Opinion
Civil Action 1:19-CV-12115-KMW-MJS
10-26-2023
MEMORANDUM OPINION AND ORDER
KAREN M. WILLIAMS UNITED STATES DISTRICT JUDGE
THIS MATTER having come before the Court by way of the Motion for Reconsiderationof pro se plaintiff Tonnesha Kidd (“Plaintiff”) concerning the Court's March 16, 2023 Order, which (1) granted the converted Motion for Summary Judgment of defendant Lourdes Medical Center of Burlington (“Lourdes”), and (2) denied Plaintiff's previously filed Motions for Reconsideration (ECF No. 63); and
Plaintiff styles her submission as a “Motion to Alter and Amend” under Federal Rules of Civil Procedure 59(e) and 60(b) (ECF No. 66). However, courts in this district generally treat such motions as ones for reconsideration. See, e.g., New Jersey Manufacturers Ins. Grp. v. Narrangassett Bay Ins. Co., No. 17-1112, 2019 WL 2057685, at *1 n.1 (D.N.J. Apr. 3, 2019).

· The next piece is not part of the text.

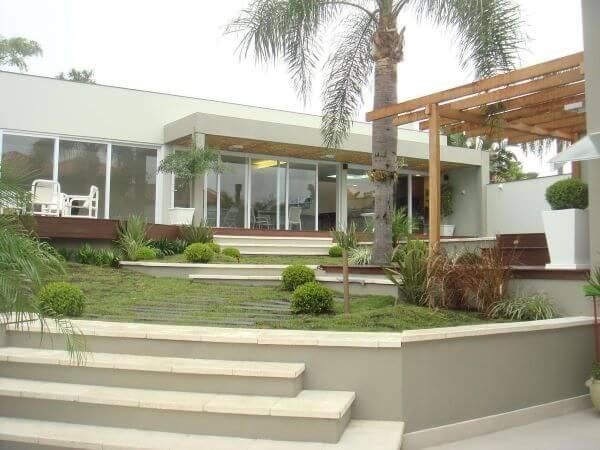 Fachada de vidro perto da piscina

Plaintiff's first Motion for Reconsideration was filed on January 27, 2023 (ECF No. 43), and concerned the Court's denial of Plaintiff's Cross Motion for Entry of Default (ECF No. 40). Plaintiff's second Motion for Reconsideration, which was filed on February 25, 2023 (ECF No. 60), sought review of the Court's Order denying her Motion for Discovery under Federal Rule of Civil Procedure 56(d) (ECF No. 57).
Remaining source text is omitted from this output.